The results were not encouraging: imbalances between Europe's economies caused several devaluations and revaluations, with different countries leaving and joining the exchange rate stability mechanism.

The European Currency Snake, initially created at Community level, was reduced to an area of stability based around the Deutsche Mark, comprised of a number of countries inside and outside of the EEC.


To counter unstable and volatile exchange rates, in 1979 members of the EEC created the European Monetary System (EMS) which included the currencies of all Member States, with the exception of the pound sterling.

The EMS was created with three specific elements:

  1. A reference currency, the ecu, whose value was calculated based on the weighted average of EMS currencies.
  2. Stable yet adjustable exchange rates, based on the ecu.

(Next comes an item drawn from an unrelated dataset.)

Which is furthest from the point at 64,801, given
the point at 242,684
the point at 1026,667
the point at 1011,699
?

The currencies were controlled by an exchange rate mechanism and could fluctuate within a band of ± 2.25% against central exchange rates.
  3. A credit mechanism set up by transferring 20% of each country’s currency and gold reserves to a common fund.

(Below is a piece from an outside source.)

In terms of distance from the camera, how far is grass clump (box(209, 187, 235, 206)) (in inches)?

The EMS underwent radical changes as it forced EEC

countries to adjust their economic and monetary policies and supported the creation of a zone of growing monetary stability as well as the progressive relaxation of controls on capital.

The adoption of the Single European Act in 1986 represented a new step towards the single currency and EMU, as it established a schedule for the creation of the single market and reaffirmed the need to create an economic and monetary union.

From 1987, exchange rate adjustments became increasingly less frequent and bilateral prices against the Deutsche Mark progressively stabilised.

Furthermore, during this time the number of countries participating in the exchange mechanisms of the EMS increased, with Spain joining in 1989, the United Kingdom in 1990 and Portugal in 1992.

The EMS achieved the following objectives: a high level of exchange rate stability in Europe over an increasingly larger area and, partly due to this, a certain degree of nominal convergence accompanied by gradual but unstoppable progress towards the free circulation of capital.

The Delors Report

In 1988, the European Council invited a committee of monetary policy experts, made up of the governors of the central banks of EC countries, to propose the measures needed to establish EMU.

The result was the so-called Delors Report, which was approved at the Madrid summit in June 1989, and which recommended a three-stage plan to achieve this objective. The legal framework of the EMU was yet to be established.

On 7 February 1992, after signing the Treaty on European Union (TEU) in Maastricht, the European Union (EU) was founded. A new chapter was added to the founding treaties of the European Communities dedicated to economic and monetary policy which laid the foundations for EMU and stipulated the procedure and schedule for its creation.

During 1992 and 1993, political uncertainty concerning the project resulted in a major crisis within the EMS. Various readjustments had to be made to central prices and in September 1992 Italy and the United Kingdom temporarily dropped out of the system. In August 1993, the fluctuation band was extended from the previous ± 2.25% to ± 15%, due to large speculative movements against European currencies.

This measure helped the EMS to function in a satisfactory way again and encouraged four new countries to join the exchange rate mechanism: Italy, Austria, Finland and Greece.

The beginnings of the EMU

The design of the EMU, as defined by the TEU, combined a series of obligatory macroeconomic convergence requirements for Member States with specific deadlines set in advance. This allowed the groundwork to be laid without putting any commitment at risk.

In light of this situation, a deadline to initiate the EMU was set for 1999. The countries meeting the convergence criteria at this time would be able to join.

At its extraordinary meeting in Brussels on 2 and 3 May 1998, and in accordance with the European Commission’s recommendations based on the convergence reports drafted by the European Monetary Institute (EMI) and the Commission itself, the European Council set the start of the third stage of EMU for 1 January 1999, in which 11 countries would participate: Belgium, Germany, Spain, France, Ireland, Italy, Luxembourg, Netherlands, Austria, Portugal and Finland.